Difficile non farsi conquistare dalla rocambolesca e ringhiosa apertura (Roll On), riscaldamento per la sua chitarra; dalle atmosfere pop '60 della conosciuta So Sad About Us degli amati e fonte d'ispirazione The Who che vede la partecipazione di Mary Huff alla voce; dalla ballata dark a ritmo di lento valzer in stile '50 di I Don't Want To Listen cantata con voce baritonale da consumato crooner; da We'll Be Togheter Again, altro lento con più luce, composto da Sharon Sheeley, compagna del povero Eddie Cochran. La canzone fu scritta dopo la morte di Cochran, ma mai nessuno la pubblicò. Romweber ne è venuto in possesso e l'ha fatta sua in maniera splendida.

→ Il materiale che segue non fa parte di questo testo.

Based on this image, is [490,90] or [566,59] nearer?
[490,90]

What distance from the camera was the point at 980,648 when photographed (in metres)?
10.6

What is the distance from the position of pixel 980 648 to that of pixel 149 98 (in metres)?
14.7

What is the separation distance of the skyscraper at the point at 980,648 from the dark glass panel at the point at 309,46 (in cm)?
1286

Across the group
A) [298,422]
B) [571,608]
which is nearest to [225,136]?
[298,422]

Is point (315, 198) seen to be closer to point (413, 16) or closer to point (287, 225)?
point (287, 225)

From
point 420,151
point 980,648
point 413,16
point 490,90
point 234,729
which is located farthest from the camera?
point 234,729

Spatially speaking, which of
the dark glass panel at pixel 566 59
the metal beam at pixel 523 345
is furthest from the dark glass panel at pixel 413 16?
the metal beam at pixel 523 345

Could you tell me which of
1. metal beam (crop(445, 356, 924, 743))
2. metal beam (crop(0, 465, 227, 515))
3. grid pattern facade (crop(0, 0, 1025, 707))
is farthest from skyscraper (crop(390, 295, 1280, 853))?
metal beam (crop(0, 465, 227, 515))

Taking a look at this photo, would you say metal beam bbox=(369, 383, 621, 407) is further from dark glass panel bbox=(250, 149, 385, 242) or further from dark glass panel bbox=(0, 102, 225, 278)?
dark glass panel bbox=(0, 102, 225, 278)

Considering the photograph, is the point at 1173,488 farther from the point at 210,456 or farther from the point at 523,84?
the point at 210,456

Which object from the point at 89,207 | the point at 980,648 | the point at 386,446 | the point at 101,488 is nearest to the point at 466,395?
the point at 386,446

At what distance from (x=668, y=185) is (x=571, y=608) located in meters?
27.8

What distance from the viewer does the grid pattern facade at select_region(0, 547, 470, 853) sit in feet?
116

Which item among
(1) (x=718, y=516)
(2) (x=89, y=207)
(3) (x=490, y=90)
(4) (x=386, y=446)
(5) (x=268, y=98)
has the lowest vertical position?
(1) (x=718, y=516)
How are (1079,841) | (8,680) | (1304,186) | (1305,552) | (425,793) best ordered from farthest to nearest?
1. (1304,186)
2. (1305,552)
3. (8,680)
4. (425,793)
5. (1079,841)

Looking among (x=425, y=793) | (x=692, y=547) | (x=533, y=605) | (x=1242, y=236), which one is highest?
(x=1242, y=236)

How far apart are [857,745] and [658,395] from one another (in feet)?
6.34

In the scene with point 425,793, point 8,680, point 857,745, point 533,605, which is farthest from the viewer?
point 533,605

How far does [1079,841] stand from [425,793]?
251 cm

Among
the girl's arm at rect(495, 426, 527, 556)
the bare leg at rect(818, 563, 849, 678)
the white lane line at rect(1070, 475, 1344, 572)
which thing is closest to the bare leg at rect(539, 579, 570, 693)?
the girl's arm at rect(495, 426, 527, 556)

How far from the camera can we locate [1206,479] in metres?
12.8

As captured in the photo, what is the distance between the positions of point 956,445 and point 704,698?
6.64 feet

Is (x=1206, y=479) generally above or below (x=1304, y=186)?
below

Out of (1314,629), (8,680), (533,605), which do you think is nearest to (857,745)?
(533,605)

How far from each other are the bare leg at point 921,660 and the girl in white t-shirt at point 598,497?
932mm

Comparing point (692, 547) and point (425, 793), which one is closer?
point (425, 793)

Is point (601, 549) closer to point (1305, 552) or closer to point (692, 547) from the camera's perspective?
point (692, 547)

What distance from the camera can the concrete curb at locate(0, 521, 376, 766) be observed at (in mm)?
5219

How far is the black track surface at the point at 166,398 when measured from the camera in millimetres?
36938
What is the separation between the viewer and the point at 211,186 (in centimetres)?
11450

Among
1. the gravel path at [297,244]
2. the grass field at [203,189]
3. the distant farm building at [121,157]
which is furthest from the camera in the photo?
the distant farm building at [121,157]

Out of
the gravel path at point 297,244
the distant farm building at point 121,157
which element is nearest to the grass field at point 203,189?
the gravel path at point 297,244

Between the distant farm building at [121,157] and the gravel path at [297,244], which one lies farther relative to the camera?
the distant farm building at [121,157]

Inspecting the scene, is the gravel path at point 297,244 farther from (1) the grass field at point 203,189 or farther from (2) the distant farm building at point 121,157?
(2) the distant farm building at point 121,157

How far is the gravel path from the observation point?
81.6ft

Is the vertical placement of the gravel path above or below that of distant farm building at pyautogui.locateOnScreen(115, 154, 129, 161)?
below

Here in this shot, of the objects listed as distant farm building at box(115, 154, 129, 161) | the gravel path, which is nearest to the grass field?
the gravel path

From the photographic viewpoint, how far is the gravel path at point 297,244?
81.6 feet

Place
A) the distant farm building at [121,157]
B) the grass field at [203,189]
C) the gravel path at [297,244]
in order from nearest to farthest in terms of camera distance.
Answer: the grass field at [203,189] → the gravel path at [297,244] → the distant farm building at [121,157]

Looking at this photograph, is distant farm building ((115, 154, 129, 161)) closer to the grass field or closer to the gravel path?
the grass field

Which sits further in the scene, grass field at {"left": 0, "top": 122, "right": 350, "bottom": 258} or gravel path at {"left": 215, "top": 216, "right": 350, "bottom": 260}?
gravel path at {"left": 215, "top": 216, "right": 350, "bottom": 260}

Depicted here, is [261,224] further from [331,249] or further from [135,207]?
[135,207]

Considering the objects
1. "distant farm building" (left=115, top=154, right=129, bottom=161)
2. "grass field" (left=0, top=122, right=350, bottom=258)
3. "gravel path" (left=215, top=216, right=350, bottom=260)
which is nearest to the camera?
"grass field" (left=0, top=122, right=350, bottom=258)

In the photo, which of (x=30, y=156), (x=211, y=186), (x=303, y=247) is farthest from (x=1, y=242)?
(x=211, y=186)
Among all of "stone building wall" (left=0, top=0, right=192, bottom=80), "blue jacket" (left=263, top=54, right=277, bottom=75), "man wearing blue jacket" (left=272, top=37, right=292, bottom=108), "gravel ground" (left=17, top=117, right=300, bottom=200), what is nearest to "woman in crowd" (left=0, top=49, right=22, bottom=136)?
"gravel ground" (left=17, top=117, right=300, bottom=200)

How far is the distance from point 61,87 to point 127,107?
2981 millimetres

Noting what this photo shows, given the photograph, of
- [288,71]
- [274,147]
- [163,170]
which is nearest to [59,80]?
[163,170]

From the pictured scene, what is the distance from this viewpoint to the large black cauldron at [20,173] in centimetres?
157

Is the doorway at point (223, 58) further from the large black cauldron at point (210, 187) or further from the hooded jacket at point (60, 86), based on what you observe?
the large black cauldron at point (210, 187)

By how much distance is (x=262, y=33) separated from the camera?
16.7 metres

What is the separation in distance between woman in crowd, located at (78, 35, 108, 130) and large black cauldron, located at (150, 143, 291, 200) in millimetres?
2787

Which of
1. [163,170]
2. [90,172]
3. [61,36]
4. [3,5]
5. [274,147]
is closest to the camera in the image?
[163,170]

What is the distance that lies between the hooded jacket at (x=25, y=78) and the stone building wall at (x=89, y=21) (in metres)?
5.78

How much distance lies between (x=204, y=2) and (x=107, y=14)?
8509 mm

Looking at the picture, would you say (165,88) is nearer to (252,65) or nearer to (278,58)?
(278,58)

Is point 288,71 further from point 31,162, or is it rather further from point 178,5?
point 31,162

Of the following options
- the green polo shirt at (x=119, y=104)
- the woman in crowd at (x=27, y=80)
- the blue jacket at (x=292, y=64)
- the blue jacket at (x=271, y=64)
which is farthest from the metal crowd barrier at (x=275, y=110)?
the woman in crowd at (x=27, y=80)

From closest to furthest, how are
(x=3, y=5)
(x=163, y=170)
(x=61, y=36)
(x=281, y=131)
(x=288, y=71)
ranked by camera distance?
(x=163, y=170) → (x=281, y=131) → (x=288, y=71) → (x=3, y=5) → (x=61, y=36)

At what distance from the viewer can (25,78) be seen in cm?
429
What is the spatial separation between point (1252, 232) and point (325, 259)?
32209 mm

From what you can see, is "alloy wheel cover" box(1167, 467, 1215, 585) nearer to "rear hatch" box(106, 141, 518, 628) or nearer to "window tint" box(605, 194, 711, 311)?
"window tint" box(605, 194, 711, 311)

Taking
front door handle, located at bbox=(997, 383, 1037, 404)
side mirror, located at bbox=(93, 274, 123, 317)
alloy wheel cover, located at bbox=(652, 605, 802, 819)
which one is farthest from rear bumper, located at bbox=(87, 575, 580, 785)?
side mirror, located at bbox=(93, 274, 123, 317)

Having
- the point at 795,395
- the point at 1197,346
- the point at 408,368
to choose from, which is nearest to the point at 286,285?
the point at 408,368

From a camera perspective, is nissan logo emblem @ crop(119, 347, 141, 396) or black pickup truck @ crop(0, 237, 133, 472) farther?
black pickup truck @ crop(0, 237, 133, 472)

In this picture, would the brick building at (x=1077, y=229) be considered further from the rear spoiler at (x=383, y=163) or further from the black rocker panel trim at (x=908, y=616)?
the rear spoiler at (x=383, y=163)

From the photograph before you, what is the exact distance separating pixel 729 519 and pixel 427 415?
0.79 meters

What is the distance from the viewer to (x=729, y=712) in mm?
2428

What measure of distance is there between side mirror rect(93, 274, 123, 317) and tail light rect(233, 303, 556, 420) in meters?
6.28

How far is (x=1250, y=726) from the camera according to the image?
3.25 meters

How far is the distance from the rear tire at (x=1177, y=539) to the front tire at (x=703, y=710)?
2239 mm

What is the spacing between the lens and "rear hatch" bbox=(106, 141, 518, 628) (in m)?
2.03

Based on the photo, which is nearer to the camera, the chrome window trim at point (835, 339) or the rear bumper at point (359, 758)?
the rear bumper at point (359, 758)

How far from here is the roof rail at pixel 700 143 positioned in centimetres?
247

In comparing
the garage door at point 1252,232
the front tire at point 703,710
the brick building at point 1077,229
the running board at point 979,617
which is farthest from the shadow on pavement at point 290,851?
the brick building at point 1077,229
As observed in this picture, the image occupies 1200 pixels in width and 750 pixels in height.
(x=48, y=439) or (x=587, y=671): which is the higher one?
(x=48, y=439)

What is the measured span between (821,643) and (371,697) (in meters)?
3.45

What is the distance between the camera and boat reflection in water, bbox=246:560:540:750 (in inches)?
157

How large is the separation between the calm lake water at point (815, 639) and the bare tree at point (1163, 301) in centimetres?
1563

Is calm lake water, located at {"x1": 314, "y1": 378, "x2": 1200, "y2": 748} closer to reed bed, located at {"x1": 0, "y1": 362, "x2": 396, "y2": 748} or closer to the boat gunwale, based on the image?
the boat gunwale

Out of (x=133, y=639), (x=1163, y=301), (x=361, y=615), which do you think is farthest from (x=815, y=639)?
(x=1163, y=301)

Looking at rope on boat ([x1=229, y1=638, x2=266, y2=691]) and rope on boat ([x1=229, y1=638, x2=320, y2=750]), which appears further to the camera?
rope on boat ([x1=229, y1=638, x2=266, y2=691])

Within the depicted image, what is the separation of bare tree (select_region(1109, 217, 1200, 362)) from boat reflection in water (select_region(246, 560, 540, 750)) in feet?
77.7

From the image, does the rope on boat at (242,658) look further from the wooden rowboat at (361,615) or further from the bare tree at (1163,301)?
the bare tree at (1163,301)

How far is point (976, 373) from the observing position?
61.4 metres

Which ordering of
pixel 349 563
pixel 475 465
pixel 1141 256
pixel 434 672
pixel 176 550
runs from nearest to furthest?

Ma anche la nostalgica Baby I Know What It's Like To Be Alone, gli inserti calypso che si introducono tra le pieghe rock'n'roll di Long Battle Coming, e il folk di One Sided Love Affair, ballata scritta da Johnny Burnette. Lasciano tutte il segno. La lunga linea compresa tra romantico dramma e alta tensione che percorre l'intero disco (sono solo trenta minuti e una decina di minuti in più li avrei apprezzati) scorre piacevole e veloce. Il mio disco rock'n'roll di Marzo.




vedi anche RECENSIONE: ANDI ALMQVIST- Warsaw Holiday (2014)
vedi anche RECENSIONE: DRIVE-BY TRUCKERS- English Ocean (2014)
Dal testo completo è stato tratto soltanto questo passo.